◆ Page excerpt ◆
>>>>
In all cases, from the incubated endomannanase solutions, time course aliquots (10 μl) were withdrawn, cooled on ice for at least 30 min and then assayed for endomannanase activity at 50°C in the presence of 2 mg/ml LGB-mannan in 50 mM phosphate buffer by Somogyi-Nelson method. The residual activity was calculated as a fraction of the initial activity and plotted against time. The data were fitted to one-step transition mechanism between two states, the native and the denatured ones (E→ED). The single step is assumed irreversible and to follow first order kinetics. In this mechanism, the thermal inactivation rate constant (min-1) was assessed from a single exponential decay curve, d[E]/t = -kD[E]. The active enzyme concentration can be expressed as the enzyme activity, At, after heat treatment for a given period of time and the initial activity, A0. The integration of the equation then gives lnAt/A0 = kD, where At/A0 is the residual activity. ORIGIN software was used for the data analysis and graphic representation. Half-life t1/2 is derived by the following equation t1/2 = ln2/kD.
<<<<
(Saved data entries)
>>>>
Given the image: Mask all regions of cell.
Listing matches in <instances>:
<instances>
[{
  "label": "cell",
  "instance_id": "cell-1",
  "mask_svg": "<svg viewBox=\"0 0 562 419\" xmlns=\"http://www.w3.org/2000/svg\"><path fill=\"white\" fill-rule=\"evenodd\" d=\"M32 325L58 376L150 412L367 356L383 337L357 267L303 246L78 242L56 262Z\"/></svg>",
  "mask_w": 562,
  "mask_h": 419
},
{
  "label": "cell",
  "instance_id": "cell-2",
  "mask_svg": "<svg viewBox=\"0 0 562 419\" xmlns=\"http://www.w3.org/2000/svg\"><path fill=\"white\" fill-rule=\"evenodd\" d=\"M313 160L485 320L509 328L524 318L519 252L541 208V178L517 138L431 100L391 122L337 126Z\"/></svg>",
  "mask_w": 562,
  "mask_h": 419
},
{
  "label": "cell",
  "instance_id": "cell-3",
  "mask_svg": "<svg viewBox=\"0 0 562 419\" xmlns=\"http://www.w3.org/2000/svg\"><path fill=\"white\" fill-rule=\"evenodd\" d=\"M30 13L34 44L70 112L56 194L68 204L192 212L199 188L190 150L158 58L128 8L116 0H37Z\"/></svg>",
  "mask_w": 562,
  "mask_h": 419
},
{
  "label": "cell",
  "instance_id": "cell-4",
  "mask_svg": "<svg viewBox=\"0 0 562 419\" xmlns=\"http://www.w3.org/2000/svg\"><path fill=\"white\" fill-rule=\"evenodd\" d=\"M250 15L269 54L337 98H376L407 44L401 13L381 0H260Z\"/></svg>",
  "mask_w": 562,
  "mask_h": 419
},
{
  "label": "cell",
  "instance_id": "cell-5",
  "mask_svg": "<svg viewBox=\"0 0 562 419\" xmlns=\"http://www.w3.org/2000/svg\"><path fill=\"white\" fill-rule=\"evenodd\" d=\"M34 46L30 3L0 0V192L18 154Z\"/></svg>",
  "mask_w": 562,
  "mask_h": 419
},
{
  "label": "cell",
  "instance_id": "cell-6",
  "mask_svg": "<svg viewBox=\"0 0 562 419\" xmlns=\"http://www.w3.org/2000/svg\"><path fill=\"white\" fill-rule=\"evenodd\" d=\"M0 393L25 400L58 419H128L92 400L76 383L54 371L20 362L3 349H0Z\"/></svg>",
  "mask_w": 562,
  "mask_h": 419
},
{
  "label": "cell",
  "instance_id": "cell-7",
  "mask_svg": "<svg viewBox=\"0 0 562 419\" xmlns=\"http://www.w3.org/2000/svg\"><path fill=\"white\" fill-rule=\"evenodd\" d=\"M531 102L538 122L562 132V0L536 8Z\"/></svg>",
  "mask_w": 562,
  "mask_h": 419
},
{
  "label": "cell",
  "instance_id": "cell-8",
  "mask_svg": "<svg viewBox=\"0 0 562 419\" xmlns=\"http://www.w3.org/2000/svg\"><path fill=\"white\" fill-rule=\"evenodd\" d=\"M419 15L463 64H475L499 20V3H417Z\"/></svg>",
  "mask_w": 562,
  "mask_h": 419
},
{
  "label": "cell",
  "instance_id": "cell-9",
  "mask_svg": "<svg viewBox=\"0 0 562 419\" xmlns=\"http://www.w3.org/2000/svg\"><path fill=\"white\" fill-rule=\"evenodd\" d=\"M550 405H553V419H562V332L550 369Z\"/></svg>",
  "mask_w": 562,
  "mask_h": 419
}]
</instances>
<<<<
◆ Task instructions ◆
**a)** In the endomannanase inactivation text, how long were the aliquots cooled on ice before the assay?
**b)** Do the following statements agree with the endomannanase inactivation text? Answer yes or no for each, quoting the words of the text that decide it.
(i) The aliquots were assayed for activity at 50°C.
(ii) The single step of the mechanism is assumed to be reversible.
(iii) ORIGIN software was used to analyze the data.
**c)** Continue the endomannanase inactivation text from where it stops.

◆ Exercise answers ◆
**a)** At least 30 minutes.

**b)**
(i) Yes: "assayed for endomannanase activity at 50°C"
(ii) No: "The single step is assumed irreversible"
(iii) Yes: "ORIGIN software was used for the data analysis and graphic representation"

**c)**
Nucleotide sequence accession numbers

GenBank accession numbers of determined endomannanase nucleotide sequences are as follows: man5ATf: KF684964, man5ATc: KF684965, man5ATh: KF684966, man5ATa: KP889060. 16S rDNA sequence accession numbers are: T. alba CECT3323: KP410834, T. alba JCM3077: AF002260, T. cellulosilytica TB100: NR_025438, T. halotolerans YIM90462: NR_044446, T. fusca ATCC27730: AF028245, T. fusca TM51: AOSG01000000.

GenBank accession numbers of the three identified endomannanase amino acid sequences are: Man5ATf: AHB89702, Man5ATc AHB89703 and Man5ATh AHB89704.

Results and Discussion

Endomannanase cloning based on genome sequences

PCR production of endomannanase genes from four thermobifida strains were probed by homologous and degenerated primers. The primer design was based on the complete genome sequence of T. fusca TM51. 1362 bp DNA fragments were synthesized when T. fusca and T. alba genomic DNA served as template, but in case of T. halotolerans and T. cellulosilytica no PCR products were obtained in spite of extensive PCR optimization experiments. The obtained PCR products were named man5ATf and man5ATa and since they showed 99% DNA and 100% aminoacid (AA) homology investigations were limited to man5ATf which was cloned into the pET28a expression vector.

Cloning endomannanases from expression libraries

To capture endomannanase genes of T. halotolerans YIM90462 and T. cellulosilytica TB100, expression libraries were generated in Streptomyces lividans TK24 strain. Genomic DNAs were partially digested with Sau3AI endonuclease and DNA fragments of 10 kb were cloned into the pIJ699 vector. After transformation, thiostrepton resistant clones were selected. Clones of each library were screened on LBG containing agar plates. Endomannanase over-producing colonies were detected by Congo red staining method.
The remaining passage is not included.